Specifically, one that fits the following requirements:
- Open source
- No subscription fee
- Self-hostable
- Does not call external APIs to perform voice transcription (google voice, etc)
This is a continuation of an ongoing project I’ve worked on-and-off, you can check out the source code here:
It’s written in javascript (nodejs) and calls Mozilla’s Deepspeech Voice Transcription model to run inference and decode voice commands.
In no specific priority or order, my goal for this Devember is to complete the following:
-
Move deployment from a free Heroku instance to a Linode instance and compare performance.
Right now, it auto-deploys to a free Heroku instance (see Github actions). While this solution is completely free, it unfortunately hits the small Heroku resource limit really quickly because how I’ve written the inference routine is inefficient.
-
Make the voice-to-text inference routine more efficient.

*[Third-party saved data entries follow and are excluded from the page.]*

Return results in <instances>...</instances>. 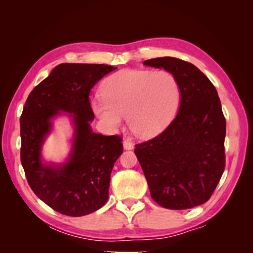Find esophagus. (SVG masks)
<instances>
[{
    "instance_id": "34e87169",
    "label": "esophagus",
    "mask_w": 253,
    "mask_h": 253,
    "mask_svg": "<svg viewBox=\"0 0 253 253\" xmlns=\"http://www.w3.org/2000/svg\"><path fill=\"white\" fill-rule=\"evenodd\" d=\"M123 148L125 150H132L133 149V143L128 141V140H124L123 141Z\"/></svg>"
}]
</instances>
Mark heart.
<instances>
[{
  "label": "heart",
  "mask_w": 253,
  "mask_h": 253,
  "mask_svg": "<svg viewBox=\"0 0 253 253\" xmlns=\"http://www.w3.org/2000/svg\"><path fill=\"white\" fill-rule=\"evenodd\" d=\"M103 99L91 102L109 130H117L127 115L130 130L140 138L160 135L173 118L179 101L175 77L166 71L124 69L102 84Z\"/></svg>",
  "instance_id": "1"
}]
</instances>
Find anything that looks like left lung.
I'll use <instances>...</instances> for the list:
<instances>
[{
	"label": "left lung",
	"mask_w": 253,
	"mask_h": 253,
	"mask_svg": "<svg viewBox=\"0 0 253 253\" xmlns=\"http://www.w3.org/2000/svg\"><path fill=\"white\" fill-rule=\"evenodd\" d=\"M143 65L170 73L180 93L170 125L135 149L150 193L165 209L198 207L211 198L225 169L226 121L217 91L200 69L179 58H152Z\"/></svg>",
	"instance_id": "left-lung-1"
}]
</instances>
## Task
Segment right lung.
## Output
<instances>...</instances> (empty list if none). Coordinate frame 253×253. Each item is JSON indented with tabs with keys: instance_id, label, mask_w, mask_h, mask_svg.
<instances>
[{
	"instance_id": "obj_1",
	"label": "right lung",
	"mask_w": 253,
	"mask_h": 253,
	"mask_svg": "<svg viewBox=\"0 0 253 253\" xmlns=\"http://www.w3.org/2000/svg\"><path fill=\"white\" fill-rule=\"evenodd\" d=\"M116 67L63 63L31 91L20 116V160L30 188L50 208L68 216H84L109 199L111 173L123 153L122 139L91 128L94 120L89 94ZM71 121V149L65 161L43 159L46 138L57 118Z\"/></svg>"
}]
</instances>
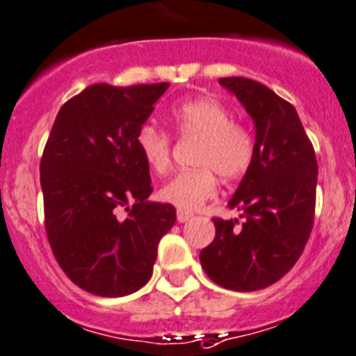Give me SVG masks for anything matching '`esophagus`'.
<instances>
[{
    "label": "esophagus",
    "mask_w": 356,
    "mask_h": 356,
    "mask_svg": "<svg viewBox=\"0 0 356 356\" xmlns=\"http://www.w3.org/2000/svg\"><path fill=\"white\" fill-rule=\"evenodd\" d=\"M193 213L191 212H184V210H177V220L179 222H186L188 219H191Z\"/></svg>",
    "instance_id": "34e87169"
}]
</instances>
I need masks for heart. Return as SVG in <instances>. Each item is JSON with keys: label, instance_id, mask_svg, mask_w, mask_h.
I'll return each mask as SVG.
<instances>
[{"label": "heart", "instance_id": "obj_1", "mask_svg": "<svg viewBox=\"0 0 356 356\" xmlns=\"http://www.w3.org/2000/svg\"><path fill=\"white\" fill-rule=\"evenodd\" d=\"M172 125L179 137L198 139L196 168L182 170L158 191L161 202L191 212L217 191L216 172L222 179H236L254 161L255 139L243 123L233 122L229 109L213 99H189L172 109ZM136 146L147 167L156 174L170 168L172 139L165 130L144 125L137 132Z\"/></svg>", "mask_w": 356, "mask_h": 356}]
</instances>
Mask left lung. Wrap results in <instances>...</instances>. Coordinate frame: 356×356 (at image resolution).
I'll return each mask as SVG.
<instances>
[{
	"mask_svg": "<svg viewBox=\"0 0 356 356\" xmlns=\"http://www.w3.org/2000/svg\"><path fill=\"white\" fill-rule=\"evenodd\" d=\"M255 125L254 161L227 205L238 219L213 217L216 238L200 252L212 282L229 291L270 287L292 270L313 229L316 200L315 149L298 111L262 83L220 78Z\"/></svg>",
	"mask_w": 356,
	"mask_h": 356,
	"instance_id": "obj_1",
	"label": "left lung"
}]
</instances>
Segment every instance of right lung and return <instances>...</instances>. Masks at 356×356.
Returning a JSON list of instances; mask_svg holds the SVG:
<instances>
[{
	"instance_id": "right-lung-1",
	"label": "right lung",
	"mask_w": 356,
	"mask_h": 356,
	"mask_svg": "<svg viewBox=\"0 0 356 356\" xmlns=\"http://www.w3.org/2000/svg\"><path fill=\"white\" fill-rule=\"evenodd\" d=\"M168 85L86 86L62 106L48 136L40 163L44 229L62 271L90 294L122 298L144 287L175 222L170 203L147 202L149 167L136 146Z\"/></svg>"
}]
</instances>
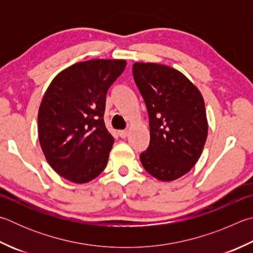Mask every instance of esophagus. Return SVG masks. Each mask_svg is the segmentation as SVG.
Wrapping results in <instances>:
<instances>
[{
    "instance_id": "1",
    "label": "esophagus",
    "mask_w": 253,
    "mask_h": 253,
    "mask_svg": "<svg viewBox=\"0 0 253 253\" xmlns=\"http://www.w3.org/2000/svg\"><path fill=\"white\" fill-rule=\"evenodd\" d=\"M118 135H119V137H121V138H126L127 135H128V130H119Z\"/></svg>"
}]
</instances>
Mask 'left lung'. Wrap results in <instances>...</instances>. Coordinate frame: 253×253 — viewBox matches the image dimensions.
Returning a JSON list of instances; mask_svg holds the SVG:
<instances>
[{"instance_id":"8db88e82","label":"left lung","mask_w":253,"mask_h":253,"mask_svg":"<svg viewBox=\"0 0 253 253\" xmlns=\"http://www.w3.org/2000/svg\"><path fill=\"white\" fill-rule=\"evenodd\" d=\"M132 75L149 116V146L140 154L145 170L162 181L183 176L198 162L208 135L198 88L171 67L135 63Z\"/></svg>"}]
</instances>
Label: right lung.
Returning <instances> with one entry per match:
<instances>
[{"instance_id": "right-lung-1", "label": "right lung", "mask_w": 253, "mask_h": 253, "mask_svg": "<svg viewBox=\"0 0 253 253\" xmlns=\"http://www.w3.org/2000/svg\"><path fill=\"white\" fill-rule=\"evenodd\" d=\"M126 67L124 59H90L66 68L50 83L39 111V139L59 176L93 180L106 167L114 137L104 122L106 95Z\"/></svg>"}]
</instances>
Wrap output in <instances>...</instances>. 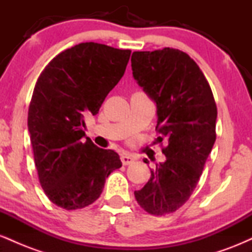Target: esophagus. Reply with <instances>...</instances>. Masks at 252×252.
I'll list each match as a JSON object with an SVG mask.
<instances>
[{
    "instance_id": "obj_1",
    "label": "esophagus",
    "mask_w": 252,
    "mask_h": 252,
    "mask_svg": "<svg viewBox=\"0 0 252 252\" xmlns=\"http://www.w3.org/2000/svg\"><path fill=\"white\" fill-rule=\"evenodd\" d=\"M121 161H122V163L124 166H128V164H131L132 162L135 161V158L131 155H128V154H123L121 156Z\"/></svg>"
}]
</instances>
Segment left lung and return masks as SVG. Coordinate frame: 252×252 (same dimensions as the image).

I think there’s a point of diminishing returns when it comes to re-training this specific model and the performance gain. My field is not in voice recognition, so there could be some knowledge gap I have concerning implementing the Deepspeech library.
I found guy’s videos
- I Built a Personal Speech Recognition System for my AI Assistant - YouTube
- youtube.com/watch?v=ob0p7G2QoHA
I haven’t gone through his stuff but if there’s a performance gain to be had in retraining I think I’ll start here.
This is a better explanation on how the Deepspeech architecture works, Speech Recognition — Deep Speech, CTC, Listen, Attend, and Spell | by Jonathan Hui | Medium
But specifically concerning inference, the Deepspeech nodejs library takes in a waveform, sends it to the model, then the model returns a probability over the alphabet by doing a sliding window sample over the waveform (% this part of the waveform is “a”, % this part of the waveform is “b”, etc…). Also at some point I think it does a beam-search across all the probability vectors it calculates and chooses the highest one.
That aspect is just background context but we don’t actually need to go too deep in understanding to implement it. At the end of the day, the end output of the system is a string of letters, but the Deepspeech github notes there’s a statistical bias to north-american english accents due to the dataset. To correct this, I did a little work-around; from the transcribed string I calculate the minimum-edit distance (levenshtein distance) to a dictionary of trigger words, and if the edit distance is less than maybe 3 then I call it close enough and run that command. Here’s an example in the code: musicbot/main.js at 1c327621112552e9f7d3002d44b98dc92376579a · khlam/musicbot · GitHub
On the above line, if the edit distance from the transcription to “skipsong” is LEQ to 3, then it’ll return true and call the skip song function.
I think the whole sub-call starting here github.com/khlam/musicbot/blob/1c327621112552e9f7d3002d44b98dc92376579a/main.js#L36
can be made more efficient. Right now if it’s in a voice channel it constantly listens to everyone talking which quickly consumes the free Heroku server’s resources.
- Document everything. I haven’t given much serious effort in explaining how the code works, deploy the system, or how to setup a google spreadsheet for custom voice commands.
Thank you for reading this messy stream of consciousness post, I’ll be updating this on my progress.